PAGE EXTRACT:
++++++++++++++++++++
Namedropper: A Proposition for Vanilla Ice, Who Once Threw a Glass of Ice Water in My Face

This could be Vanilla Ice on Inauguration Day.
This could be Vanilla Ice on Inauguration Day. Kathy Tran
Bucks Burnett has met most of his music idols and isn't shy about talking about it in his monthly column, Namedropper.

I bought Vanilla Ice’s Mind Blowin’ from Blockbuster Music the day it came out on March 22, 1994. I gazed in awe at the cover, which showed Ice wearing dreadlocks and blowing smoke like a white Marley on a Harley.

I hadn’t seen such a transformation since the Sgt. Pepper’s album cover in ’67. This was the new Deep Vanilla, and I was in for the ride. I played the CD all day at my Fourteen Records store on Greenville Avenue and thought, “What if I could meet Vanilla some day?”

Even for a guy who had already met Bob Dylan, Andy Warhol, every member of Led Zeppelin and all four Beatles, this was a stretch. But fate gave me a sly, sexy smile.

Not long after the CD came out, it was announced that Ice would be appearing at a club to celebrate a release from a young rapper he was mentoring. Up in the balcony of the club, I watched and waited with a group of friends. Eventually I noticed a group of people approaching from my left. I turned my head their way, and there he was: Vanilla.

He was strutting the thick club carpet like a proud lion, with two proud lion body guards who had arms the size of Buicks. As he passed, I spoke. “Yo, Va-NILLA!”

“Yo?” He stopped and cocked his head to the side and waited. “Love the new CD,” I said. “I think it’s mind blowin’!” He smiled and stood alert.

I made up a sign with my hand and said something like, “Yo! You the reason for the season and your haters be traitors!” And with that, we were off — throwing signs, shooting glances, acting like two robots mirroring each other. We had a short, friendly freestyle battle. We were one, as if we had known each other for years.

And then out of my mouth flew a compliment to the extreme: “You my Nilla wafer!”

He stopped cold and frowned. He grabbed a glass of ice water off a table and threw it in my face from about two feet away, with great velocity. The cubes bounced off my face and the water drenched my hair. I looked right at him as he said, “The name is ICE, muthafuckah. Don’t forget it.”

“Yeah,” one of his bodyguard's chimed in, before the group strutted off. “The name is ICE.”

The incident wasn’t photographed, but it was written up in local music rag Buddy Magazine. (Unfortunately it didn’t make it into The Greensheet.)

I had meant no disrespect. I like Nilla wafers — I thought we were tribe in the Nabisco Nation. I guess he took it wrong. There was a certain honor to that moment, but I never saw him again, and I admit I sometimes longed for closure.

The other day, for example. I was reminded of the incident when I realized a gig that Vanilla Ice would be perfect for: inauguration ceremony performer.

Now, I realize Ice may not be willing to hear me out given our difficult history. But that’s a bridge and a Queen sample over troubled ice water to me now. I would like nothing more than to make up, which is why I’m willing to formally apologize for my comment that evening more than two decades ago:

Vanilla, I officially and in writing to the public, apologize to you for any offense taken during our fateful encounter in Dallas in 1994.

I am a sincere fan. I bought Mind Blowin’ the day it came out, and still have it. I love your movie. I admire your ability to succeed in different times and media: music, film, TV, real estate and sports.
++++++++++++++++++++
TASKS TO CARRY OUT:
A) Output the stretch of the Namedropper column from "I hadn’t seen" through "he was: Vanilla.".
B) In the Namedropper column, on what date did the writer buy Mind Blowin'?
The items here have no connection to the Namedropper column.

Some records:
++++++++++++++++++++
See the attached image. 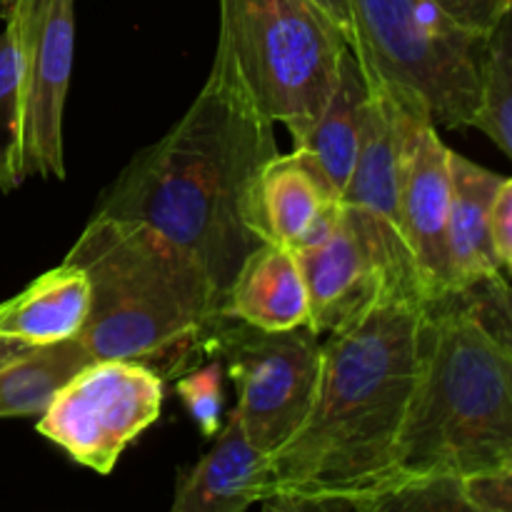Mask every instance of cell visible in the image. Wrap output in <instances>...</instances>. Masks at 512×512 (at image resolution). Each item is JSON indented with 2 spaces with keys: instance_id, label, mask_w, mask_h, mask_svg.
<instances>
[{
  "instance_id": "cell-13",
  "label": "cell",
  "mask_w": 512,
  "mask_h": 512,
  "mask_svg": "<svg viewBox=\"0 0 512 512\" xmlns=\"http://www.w3.org/2000/svg\"><path fill=\"white\" fill-rule=\"evenodd\" d=\"M270 495V455L248 438L233 410L213 448L180 478L173 512H243Z\"/></svg>"
},
{
  "instance_id": "cell-20",
  "label": "cell",
  "mask_w": 512,
  "mask_h": 512,
  "mask_svg": "<svg viewBox=\"0 0 512 512\" xmlns=\"http://www.w3.org/2000/svg\"><path fill=\"white\" fill-rule=\"evenodd\" d=\"M25 178L20 53L13 25L5 23L0 33V193H10Z\"/></svg>"
},
{
  "instance_id": "cell-25",
  "label": "cell",
  "mask_w": 512,
  "mask_h": 512,
  "mask_svg": "<svg viewBox=\"0 0 512 512\" xmlns=\"http://www.w3.org/2000/svg\"><path fill=\"white\" fill-rule=\"evenodd\" d=\"M433 3L463 28L488 35L512 0H433Z\"/></svg>"
},
{
  "instance_id": "cell-24",
  "label": "cell",
  "mask_w": 512,
  "mask_h": 512,
  "mask_svg": "<svg viewBox=\"0 0 512 512\" xmlns=\"http://www.w3.org/2000/svg\"><path fill=\"white\" fill-rule=\"evenodd\" d=\"M463 495L475 512H512V463L463 478Z\"/></svg>"
},
{
  "instance_id": "cell-2",
  "label": "cell",
  "mask_w": 512,
  "mask_h": 512,
  "mask_svg": "<svg viewBox=\"0 0 512 512\" xmlns=\"http://www.w3.org/2000/svg\"><path fill=\"white\" fill-rule=\"evenodd\" d=\"M273 125L213 60L183 118L135 155L95 213L140 220L200 260L220 295L260 243L243 220L250 180L278 153Z\"/></svg>"
},
{
  "instance_id": "cell-16",
  "label": "cell",
  "mask_w": 512,
  "mask_h": 512,
  "mask_svg": "<svg viewBox=\"0 0 512 512\" xmlns=\"http://www.w3.org/2000/svg\"><path fill=\"white\" fill-rule=\"evenodd\" d=\"M90 303L93 288L85 270L63 260L15 298L0 303V335L25 345H55L78 338L88 323Z\"/></svg>"
},
{
  "instance_id": "cell-5",
  "label": "cell",
  "mask_w": 512,
  "mask_h": 512,
  "mask_svg": "<svg viewBox=\"0 0 512 512\" xmlns=\"http://www.w3.org/2000/svg\"><path fill=\"white\" fill-rule=\"evenodd\" d=\"M215 63L295 143L310 133L338 83L350 40L315 0H218Z\"/></svg>"
},
{
  "instance_id": "cell-22",
  "label": "cell",
  "mask_w": 512,
  "mask_h": 512,
  "mask_svg": "<svg viewBox=\"0 0 512 512\" xmlns=\"http://www.w3.org/2000/svg\"><path fill=\"white\" fill-rule=\"evenodd\" d=\"M175 393L205 438H215L223 413V360L193 365L175 383Z\"/></svg>"
},
{
  "instance_id": "cell-8",
  "label": "cell",
  "mask_w": 512,
  "mask_h": 512,
  "mask_svg": "<svg viewBox=\"0 0 512 512\" xmlns=\"http://www.w3.org/2000/svg\"><path fill=\"white\" fill-rule=\"evenodd\" d=\"M163 395V375L138 360H90L38 415V433L83 468L110 475L160 418Z\"/></svg>"
},
{
  "instance_id": "cell-3",
  "label": "cell",
  "mask_w": 512,
  "mask_h": 512,
  "mask_svg": "<svg viewBox=\"0 0 512 512\" xmlns=\"http://www.w3.org/2000/svg\"><path fill=\"white\" fill-rule=\"evenodd\" d=\"M65 260L85 270L93 303L78 340L93 360H138L185 373L223 315V295L198 258L148 223L95 213Z\"/></svg>"
},
{
  "instance_id": "cell-28",
  "label": "cell",
  "mask_w": 512,
  "mask_h": 512,
  "mask_svg": "<svg viewBox=\"0 0 512 512\" xmlns=\"http://www.w3.org/2000/svg\"><path fill=\"white\" fill-rule=\"evenodd\" d=\"M30 348H35V345H25V343H20V340L3 338V335H0V368H3V365H8L10 360L20 358L23 353H28Z\"/></svg>"
},
{
  "instance_id": "cell-29",
  "label": "cell",
  "mask_w": 512,
  "mask_h": 512,
  "mask_svg": "<svg viewBox=\"0 0 512 512\" xmlns=\"http://www.w3.org/2000/svg\"><path fill=\"white\" fill-rule=\"evenodd\" d=\"M5 13H8V0H0V18H5Z\"/></svg>"
},
{
  "instance_id": "cell-4",
  "label": "cell",
  "mask_w": 512,
  "mask_h": 512,
  "mask_svg": "<svg viewBox=\"0 0 512 512\" xmlns=\"http://www.w3.org/2000/svg\"><path fill=\"white\" fill-rule=\"evenodd\" d=\"M512 463V358L460 295L425 308L418 378L398 443V468L418 475L488 473Z\"/></svg>"
},
{
  "instance_id": "cell-26",
  "label": "cell",
  "mask_w": 512,
  "mask_h": 512,
  "mask_svg": "<svg viewBox=\"0 0 512 512\" xmlns=\"http://www.w3.org/2000/svg\"><path fill=\"white\" fill-rule=\"evenodd\" d=\"M490 235L503 268L512 265V178H503L490 205Z\"/></svg>"
},
{
  "instance_id": "cell-15",
  "label": "cell",
  "mask_w": 512,
  "mask_h": 512,
  "mask_svg": "<svg viewBox=\"0 0 512 512\" xmlns=\"http://www.w3.org/2000/svg\"><path fill=\"white\" fill-rule=\"evenodd\" d=\"M453 198L448 220V273L450 295L473 288L480 280L503 273L490 235V205L503 175L473 163L465 155L450 153Z\"/></svg>"
},
{
  "instance_id": "cell-18",
  "label": "cell",
  "mask_w": 512,
  "mask_h": 512,
  "mask_svg": "<svg viewBox=\"0 0 512 512\" xmlns=\"http://www.w3.org/2000/svg\"><path fill=\"white\" fill-rule=\"evenodd\" d=\"M78 338L55 345H35L0 368V418L40 415L58 390L90 363Z\"/></svg>"
},
{
  "instance_id": "cell-9",
  "label": "cell",
  "mask_w": 512,
  "mask_h": 512,
  "mask_svg": "<svg viewBox=\"0 0 512 512\" xmlns=\"http://www.w3.org/2000/svg\"><path fill=\"white\" fill-rule=\"evenodd\" d=\"M295 255L308 285V328L318 335L353 328L388 298L425 303L413 270L400 263L378 223L353 205L343 203L323 243Z\"/></svg>"
},
{
  "instance_id": "cell-12",
  "label": "cell",
  "mask_w": 512,
  "mask_h": 512,
  "mask_svg": "<svg viewBox=\"0 0 512 512\" xmlns=\"http://www.w3.org/2000/svg\"><path fill=\"white\" fill-rule=\"evenodd\" d=\"M343 215V198L308 153L293 148L265 160L250 180L243 220L260 243L300 253L323 243Z\"/></svg>"
},
{
  "instance_id": "cell-27",
  "label": "cell",
  "mask_w": 512,
  "mask_h": 512,
  "mask_svg": "<svg viewBox=\"0 0 512 512\" xmlns=\"http://www.w3.org/2000/svg\"><path fill=\"white\" fill-rule=\"evenodd\" d=\"M335 23L340 25L348 40H353V23H350V10H348V0H315Z\"/></svg>"
},
{
  "instance_id": "cell-23",
  "label": "cell",
  "mask_w": 512,
  "mask_h": 512,
  "mask_svg": "<svg viewBox=\"0 0 512 512\" xmlns=\"http://www.w3.org/2000/svg\"><path fill=\"white\" fill-rule=\"evenodd\" d=\"M480 328L512 358V283L503 273L480 280L458 293Z\"/></svg>"
},
{
  "instance_id": "cell-21",
  "label": "cell",
  "mask_w": 512,
  "mask_h": 512,
  "mask_svg": "<svg viewBox=\"0 0 512 512\" xmlns=\"http://www.w3.org/2000/svg\"><path fill=\"white\" fill-rule=\"evenodd\" d=\"M440 512L470 510L463 495V478L455 475H418L405 478L375 500L373 512Z\"/></svg>"
},
{
  "instance_id": "cell-7",
  "label": "cell",
  "mask_w": 512,
  "mask_h": 512,
  "mask_svg": "<svg viewBox=\"0 0 512 512\" xmlns=\"http://www.w3.org/2000/svg\"><path fill=\"white\" fill-rule=\"evenodd\" d=\"M313 328L260 330L220 315L203 353L220 358L238 390L235 415L248 438L273 455L300 428L313 405L323 345Z\"/></svg>"
},
{
  "instance_id": "cell-30",
  "label": "cell",
  "mask_w": 512,
  "mask_h": 512,
  "mask_svg": "<svg viewBox=\"0 0 512 512\" xmlns=\"http://www.w3.org/2000/svg\"><path fill=\"white\" fill-rule=\"evenodd\" d=\"M503 270L510 275V283H512V265H508V268H503Z\"/></svg>"
},
{
  "instance_id": "cell-6",
  "label": "cell",
  "mask_w": 512,
  "mask_h": 512,
  "mask_svg": "<svg viewBox=\"0 0 512 512\" xmlns=\"http://www.w3.org/2000/svg\"><path fill=\"white\" fill-rule=\"evenodd\" d=\"M365 75L415 100L438 128H470L483 98L488 35L473 33L433 0H348Z\"/></svg>"
},
{
  "instance_id": "cell-14",
  "label": "cell",
  "mask_w": 512,
  "mask_h": 512,
  "mask_svg": "<svg viewBox=\"0 0 512 512\" xmlns=\"http://www.w3.org/2000/svg\"><path fill=\"white\" fill-rule=\"evenodd\" d=\"M223 313L260 330H293L308 325V285L298 255L275 243L255 245L225 293Z\"/></svg>"
},
{
  "instance_id": "cell-10",
  "label": "cell",
  "mask_w": 512,
  "mask_h": 512,
  "mask_svg": "<svg viewBox=\"0 0 512 512\" xmlns=\"http://www.w3.org/2000/svg\"><path fill=\"white\" fill-rule=\"evenodd\" d=\"M20 53L23 170L65 178L63 115L75 55V0H8Z\"/></svg>"
},
{
  "instance_id": "cell-11",
  "label": "cell",
  "mask_w": 512,
  "mask_h": 512,
  "mask_svg": "<svg viewBox=\"0 0 512 512\" xmlns=\"http://www.w3.org/2000/svg\"><path fill=\"white\" fill-rule=\"evenodd\" d=\"M398 105L400 225L418 275L420 295L430 305L450 295L448 220L453 198V150L443 143L438 125L430 120L423 105L405 98H398Z\"/></svg>"
},
{
  "instance_id": "cell-17",
  "label": "cell",
  "mask_w": 512,
  "mask_h": 512,
  "mask_svg": "<svg viewBox=\"0 0 512 512\" xmlns=\"http://www.w3.org/2000/svg\"><path fill=\"white\" fill-rule=\"evenodd\" d=\"M368 100V75H365L353 48H348V53L343 55V63H340L338 83H335L333 95L320 113L318 123L310 128V133L300 143H295V148L313 158L320 173L338 190L340 198H343L345 185H348L355 163H358L365 118H368Z\"/></svg>"
},
{
  "instance_id": "cell-19",
  "label": "cell",
  "mask_w": 512,
  "mask_h": 512,
  "mask_svg": "<svg viewBox=\"0 0 512 512\" xmlns=\"http://www.w3.org/2000/svg\"><path fill=\"white\" fill-rule=\"evenodd\" d=\"M512 160V5L488 33L483 98L473 125Z\"/></svg>"
},
{
  "instance_id": "cell-1",
  "label": "cell",
  "mask_w": 512,
  "mask_h": 512,
  "mask_svg": "<svg viewBox=\"0 0 512 512\" xmlns=\"http://www.w3.org/2000/svg\"><path fill=\"white\" fill-rule=\"evenodd\" d=\"M428 305L388 298L323 343L308 415L270 455L268 510H363L398 483V443L418 378Z\"/></svg>"
}]
</instances>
++++++++++++++++++++
RESPONSE LIST:
A)
I hadn’t seen such a transformation since the Sgt. Pepper’s album cover in ’67. This was the new Deep Vanilla, and I was in for the ride. I played the CD all day at my Fourteen Records store on Greenville Avenue and thought, “What if I could meet Vanilla some day?”

Even for a guy who had already met Bob Dylan, Andy Warhol, every member of Led Zeppelin and all four Beatles, this was a stretch. But fate gave me a sly, sexy smile.

Not long after the CD came out, it was announced that Ice would be appearing at a club to celebrate a release from a young rapper he was mentoring. Up in the balcony of the club, I watched and waited with a group of friends. Eventually I noticed a group of people approaching from my left. I turned my head their way, and there he was: Vanilla.

B) March 22, 1994.